Dans l’écrin du Cirva, artistes et artisans soufflent une poésie en verre
Lieu de création et de recherche, ce centre d'art accueille plasticiens et designers en résidence, à Marseille, depuis 40 ans. Dans cet espace unique en France, installé à la Joliette, naissent des pièces au croisement de l'artisanat verrier et des arts plastiques.
Le four s’ouvre et laisse échapper un feulement. Du bout de la canne métallique et creuse, Fernando Torre, le verrier, y cueille une boule orangée de la taille d’un pamplemousse. Du verre en fusion. Les esprits scientifiques savent que l’on parle là d’un savant mélange de silice, de chaux et de potasse porté à plus de 1280 degrés. Les rétifs aux axiomes physiques ne verront, eux, que de la magie pure de l’instant. Ils auront raison. L’amas – souple et visqueux comme du miel, translucide mais encore chargé de reflets dorés – enfle, prend forme. La boule se fait bulle. Elle évolue au gré de l’air qu’insuffle le souffleur au bout de la canne et des mouvements de rotation qu’il lui impulse avec une précision d’orfèvre.
Le Centre international de recherche sur le verre et les arts plastiques (Cirva) figure dans le club très fermé des lieux où l’on peut voir la magie à l’œuvre.
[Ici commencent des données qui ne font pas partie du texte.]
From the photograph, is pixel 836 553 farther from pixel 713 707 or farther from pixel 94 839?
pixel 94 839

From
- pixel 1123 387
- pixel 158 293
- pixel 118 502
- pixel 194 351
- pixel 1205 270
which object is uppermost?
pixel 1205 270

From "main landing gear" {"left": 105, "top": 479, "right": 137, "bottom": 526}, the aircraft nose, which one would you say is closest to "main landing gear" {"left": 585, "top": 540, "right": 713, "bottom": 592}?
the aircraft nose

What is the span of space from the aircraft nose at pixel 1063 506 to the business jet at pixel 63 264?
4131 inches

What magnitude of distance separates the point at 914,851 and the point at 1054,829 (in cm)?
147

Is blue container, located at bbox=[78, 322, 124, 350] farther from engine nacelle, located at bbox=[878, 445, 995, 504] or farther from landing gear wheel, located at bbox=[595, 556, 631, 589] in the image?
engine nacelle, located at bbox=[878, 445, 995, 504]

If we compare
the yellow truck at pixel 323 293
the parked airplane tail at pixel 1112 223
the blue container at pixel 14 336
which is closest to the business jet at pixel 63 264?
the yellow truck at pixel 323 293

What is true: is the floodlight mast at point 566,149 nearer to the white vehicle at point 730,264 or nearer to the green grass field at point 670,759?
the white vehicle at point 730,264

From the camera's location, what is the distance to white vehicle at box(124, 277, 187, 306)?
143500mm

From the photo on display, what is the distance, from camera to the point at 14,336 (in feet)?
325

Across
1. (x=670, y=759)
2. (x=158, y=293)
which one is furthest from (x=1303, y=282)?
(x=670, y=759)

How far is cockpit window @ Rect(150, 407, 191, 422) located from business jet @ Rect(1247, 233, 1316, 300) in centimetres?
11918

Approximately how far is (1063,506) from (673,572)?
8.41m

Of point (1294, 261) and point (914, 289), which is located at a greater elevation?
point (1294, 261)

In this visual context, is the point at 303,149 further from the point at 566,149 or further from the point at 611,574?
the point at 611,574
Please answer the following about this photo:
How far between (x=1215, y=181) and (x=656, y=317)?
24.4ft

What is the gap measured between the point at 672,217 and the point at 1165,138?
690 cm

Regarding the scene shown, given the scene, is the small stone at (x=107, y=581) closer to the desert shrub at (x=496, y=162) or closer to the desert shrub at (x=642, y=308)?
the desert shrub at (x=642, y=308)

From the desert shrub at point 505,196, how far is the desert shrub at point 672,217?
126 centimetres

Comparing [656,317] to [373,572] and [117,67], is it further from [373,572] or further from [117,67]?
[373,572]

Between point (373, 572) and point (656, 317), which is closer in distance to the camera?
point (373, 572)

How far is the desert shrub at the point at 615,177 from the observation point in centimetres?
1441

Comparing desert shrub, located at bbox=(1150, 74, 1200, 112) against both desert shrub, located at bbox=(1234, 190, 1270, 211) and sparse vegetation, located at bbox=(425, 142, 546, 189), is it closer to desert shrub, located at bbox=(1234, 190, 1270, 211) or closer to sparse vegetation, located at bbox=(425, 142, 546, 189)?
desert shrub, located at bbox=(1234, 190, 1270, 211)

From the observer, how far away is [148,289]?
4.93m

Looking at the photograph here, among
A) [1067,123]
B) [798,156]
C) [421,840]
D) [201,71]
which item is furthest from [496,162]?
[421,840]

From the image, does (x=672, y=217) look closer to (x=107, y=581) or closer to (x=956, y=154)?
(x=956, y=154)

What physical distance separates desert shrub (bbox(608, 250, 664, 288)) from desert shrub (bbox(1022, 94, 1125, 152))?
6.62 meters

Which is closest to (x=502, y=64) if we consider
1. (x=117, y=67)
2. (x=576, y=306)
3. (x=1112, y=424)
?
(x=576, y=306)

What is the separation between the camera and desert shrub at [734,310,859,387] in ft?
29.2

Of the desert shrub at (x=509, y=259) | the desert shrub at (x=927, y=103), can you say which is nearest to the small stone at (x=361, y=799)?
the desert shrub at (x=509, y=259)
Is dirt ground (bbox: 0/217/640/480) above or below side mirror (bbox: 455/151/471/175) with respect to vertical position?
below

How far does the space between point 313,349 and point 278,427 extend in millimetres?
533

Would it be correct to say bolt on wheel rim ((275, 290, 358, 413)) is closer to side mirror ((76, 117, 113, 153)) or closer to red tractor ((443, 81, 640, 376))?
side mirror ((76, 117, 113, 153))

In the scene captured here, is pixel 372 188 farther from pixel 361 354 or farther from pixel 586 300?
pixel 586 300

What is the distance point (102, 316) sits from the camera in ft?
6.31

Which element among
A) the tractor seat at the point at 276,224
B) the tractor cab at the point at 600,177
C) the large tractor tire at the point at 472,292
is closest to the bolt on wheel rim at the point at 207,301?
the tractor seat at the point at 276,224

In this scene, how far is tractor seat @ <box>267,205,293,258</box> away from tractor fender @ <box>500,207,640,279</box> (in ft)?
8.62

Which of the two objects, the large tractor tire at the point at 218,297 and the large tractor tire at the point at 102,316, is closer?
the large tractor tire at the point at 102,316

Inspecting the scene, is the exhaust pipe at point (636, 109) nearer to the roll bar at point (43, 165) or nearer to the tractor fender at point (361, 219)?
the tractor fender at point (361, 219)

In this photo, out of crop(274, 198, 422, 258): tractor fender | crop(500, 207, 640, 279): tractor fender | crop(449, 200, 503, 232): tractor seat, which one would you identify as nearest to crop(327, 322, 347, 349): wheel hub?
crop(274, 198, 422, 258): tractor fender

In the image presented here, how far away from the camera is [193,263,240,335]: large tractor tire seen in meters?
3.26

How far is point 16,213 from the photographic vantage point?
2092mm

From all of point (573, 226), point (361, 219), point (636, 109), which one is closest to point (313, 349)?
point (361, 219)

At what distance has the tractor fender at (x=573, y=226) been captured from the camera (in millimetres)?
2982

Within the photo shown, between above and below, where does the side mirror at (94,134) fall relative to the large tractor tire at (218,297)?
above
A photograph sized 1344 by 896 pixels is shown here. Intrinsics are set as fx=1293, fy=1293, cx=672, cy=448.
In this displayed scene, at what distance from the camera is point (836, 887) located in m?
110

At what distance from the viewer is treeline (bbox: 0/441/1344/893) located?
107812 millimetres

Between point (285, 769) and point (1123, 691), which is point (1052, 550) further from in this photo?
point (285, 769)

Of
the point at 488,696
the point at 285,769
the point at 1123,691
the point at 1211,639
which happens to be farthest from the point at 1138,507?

Un espace unique en son genre en France, méconnu des Marseillais, que cette ancienne usine textile nichée rue de la Joliette.
Ici, depuis 1986, des artisans mettent leur maîtrise infinie de cet art ancestral – les premières traces de verre apparaissent au Ve millénaire avant JC en Mésopotamie – au service des expérimentations d’artistes et de designers.
Créée initialement en 1983 dans les locaux de l’école d’art d’Aix-en-Provence, le Cirva écrit depuis 40 ans un dialogue inédit entre arts plastiques et artisanat verrier.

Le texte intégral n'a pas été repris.